My Jeep has a mix of metric and imperial fasteners, so I have both systems for wrenches and sockets. For models I use strictly imperial fasteners.


----------



## bp (Mar 4, 2011)

I did my apprenticeship in the UK in the mid sixties. However from the early '70's I worked as a draftsman working in metric, so I'm pretty much bi-lingual. Whilst I appreciate the history etc of the imperial system, how much easier is _everything_ in metric?
All my gear is in metric except for a small collection of ME and BA taps and dies, and yes Tel, drills graduated in mm are so much easier that numbers/letters etc.
My hobby is aeromodelling. I fly competitively in F1B (Google it, it used to be called "Wakefield") which I think of entirely in metric, right now I'm building a vintage stunt control line model which was conceived, drawn and is being built in inches.
cheers
Bill Pudney


----------



## milotrain (Mar 4, 2011)

Things aren't imperial or metric, things just are. We define them in one way or the other so that we can communicate between drawing and part, or order and part.
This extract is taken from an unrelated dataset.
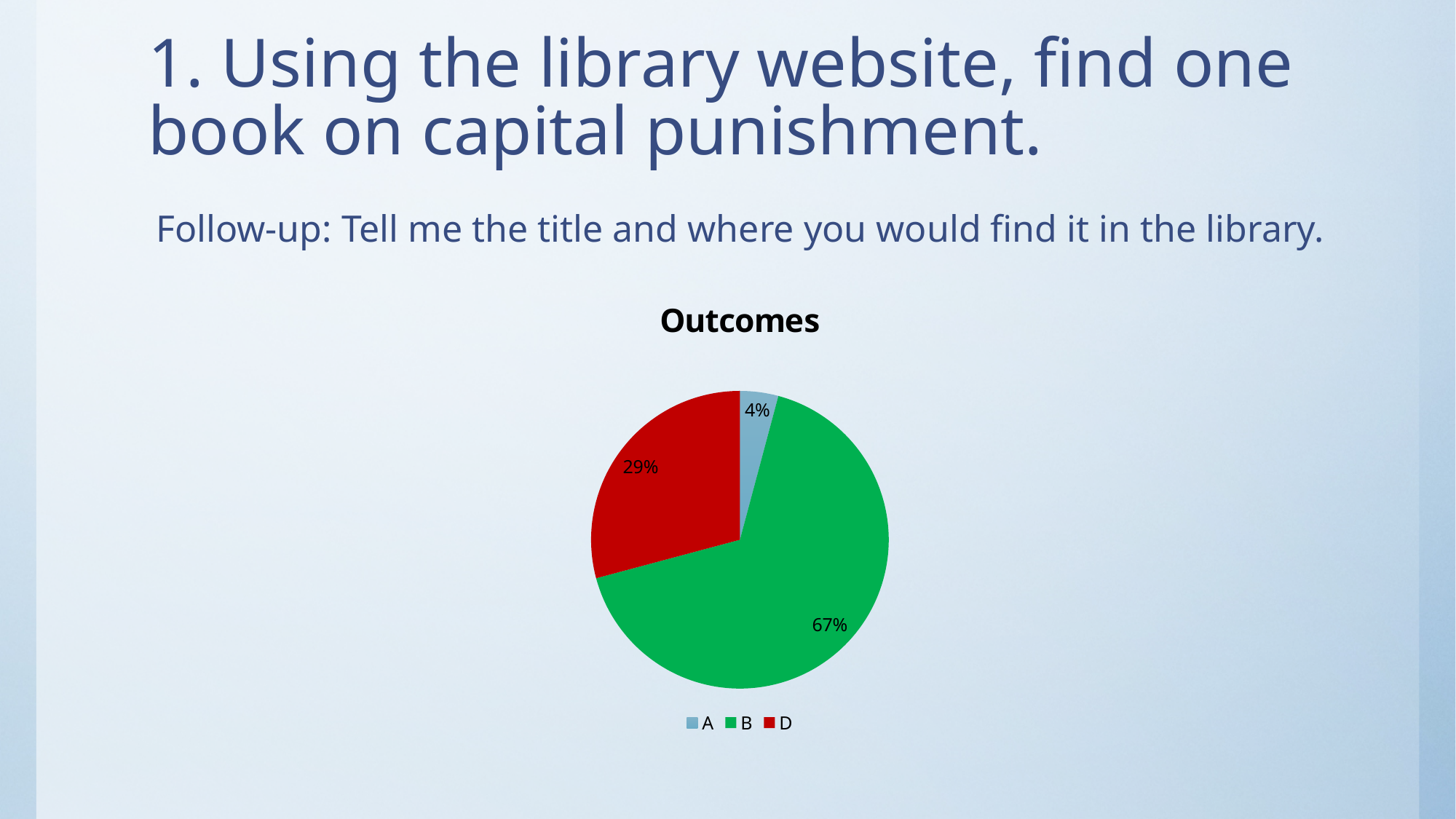
What is the difference in percentage points between the shares of B and D? 38 What share of the pie does category A have? 4% Which has a larger share, D or A? D Which category has the smallest slice of the pie? A Which category has the largest slice of the pie? B Is the share for B greater or less than 50%? greater Which colour represents category D in the pie chart? red What kind of chart is shown on the slide? pie chart How many categories does the legend list? 3 What share of the pie does category B have? 67% What share of the pie does category D have? 29% What is the title of the chart? Outcomes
The early Greeks who built the Acropolis didn't have a system of measurement with units, they simply used proportions. A building being so many times longer than it was wide, and taller than it was wide. Spacing of columns were proportions of height and widths.
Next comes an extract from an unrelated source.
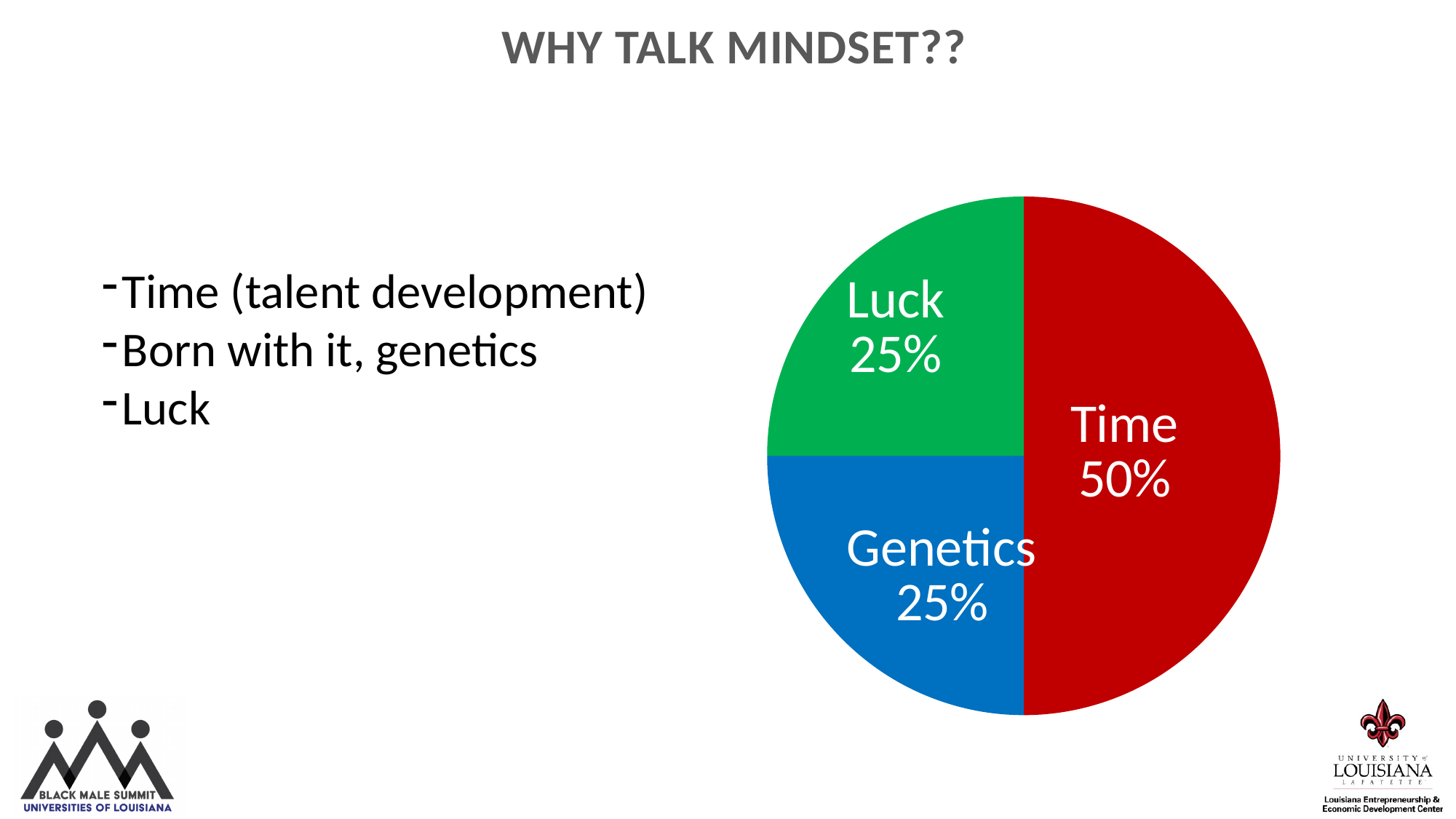
Which slice of the pie is the largest? Time How many slices does the pie chart have? 3 What colour is the Luck slice? green What is the difference between the Time share and the Luck share? 25% What share of the pie does Genetics have? 25% What is the combined share of Luck and Genetics? 50% What kind of chart is shown on the slide? pie chart What share of the pie does Luck have? 25% What colour is the Time slice? red Which is larger, the Time slice or the Genetics slice? Time What share of the pie does Time have? 50%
It's like quantum mechanics, a photon is no more a particle or a wave, than a part is x inches or y mm. It's just that's how we can define it.


----------



## dreeves (Mar 4, 2011)

Well I like Inches. My mill with the DRO will switch to both. I still like Inches. I will let you know if that changes after the Cracker Build which is in MM. So far Its looking like I want to stay with what I know.


----------



## kuhncw (Mar 4, 2011)

Maybe I'm missing something. I work in inches, but once your dimensions are in decimals, I really can't see much difference between inches or mm. One should be as easy as the other, assuming your measuring tools are calibrated in the units your are working in.
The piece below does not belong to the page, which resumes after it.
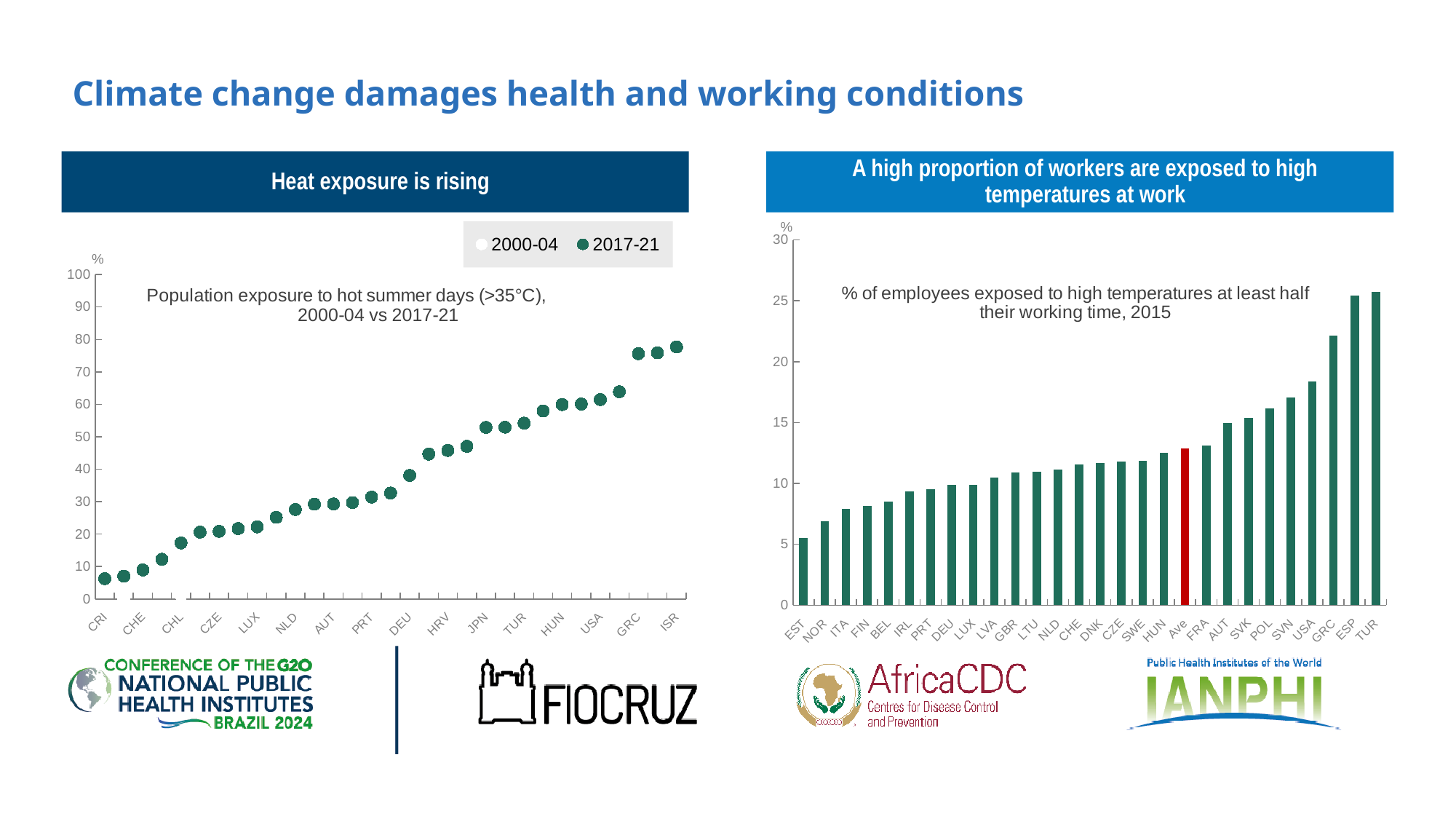
In the 'A high proportion of workers are exposed to high temperatures at work' chart, which country has the lowest value? EST In the 'A high proportion of workers are exposed to high temperatures at work' chart, which bar is coloured red? Ave In the 'Heat exposure is rising' chart, which labelled country has the lowest 2017-21 value? CRI In the 'A high proportion of workers are exposed to high temperatures at work' chart, is the value for GRC greater or less than 20? greater In the 'Heat exposure is rising' chart, do the 2017-21 values rise or fall from left to right along the x axis? rise In the 'Heat exposure is rising' chart, is the 2017-21 value for CHL greater or less than 20? less In the 'Heat exposure is rising' chart, which labelled country has the highest 2017-21 value? ISR What kind of chart is the 'A high proportion of workers are exposed to high temperatures at work' chart? bar chart In the 'A high proportion of workers are exposed to high temperatures at work' chart, which is larger, the value for USA or the value for NOR? USA In the 'Heat exposure is rising' chart, how many series does the legend list? 2 In the 'Heat exposure is rising' chart, is the 2017-21 value for ISR greater or less than 70? greater In the 'A high proportion of workers are exposed to high temperatures at work' chart, which country has the highest value? TUR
I don't care for fractional dimensions for parts I'm making. 

Regards,

Chuck


----------



## rake60 (Mar 4, 2011)

I worked with a few people who hated metric prints.

*WHY?* A size is a size.  I'd sing them a song, _(but not this well.) _

[ame]http://www.youtube.com/watch?v=gBAV9ZRKV7I[/ame]

Such confusion, even way back in 1942! 

Rick


----------



## Tin Falcon (Mar 4, 2011)

I prefer imperial measurement. It is what i grew up with more or less. Mertification was the big push in the late 70s the world was going metric so everyone had to learn it. An metric units are used in physics and science books. 
My shop machines are all calibrated in imperial. 
Tin


----------



## Ken I (Mar 5, 2011)

> MMs or Inches? That's now not only a function of location but of age, and wot you was taught in school.



I was halfway throuh my trade / engineering training when we were metricated.

So I'm a conflicted engineer.

In dimensions I prefer metric - but somehow I've never broken with PSI for pneumatic/hydraulic and stress calculations and end up doing my caculations in imperial and converting back.

Mentally I intuitively "get" PSI - Pascals just doesn't ring any bells for me.

Ken


----------



## Maryak (Mar 5, 2011)

My fingers can feel 0.002" variation

MY eyes can/could see 0.002" misalignment

I was brought up in an imperial world.

Since we metricated I have a foot in both camps but normally, I don't feel with my toes


----------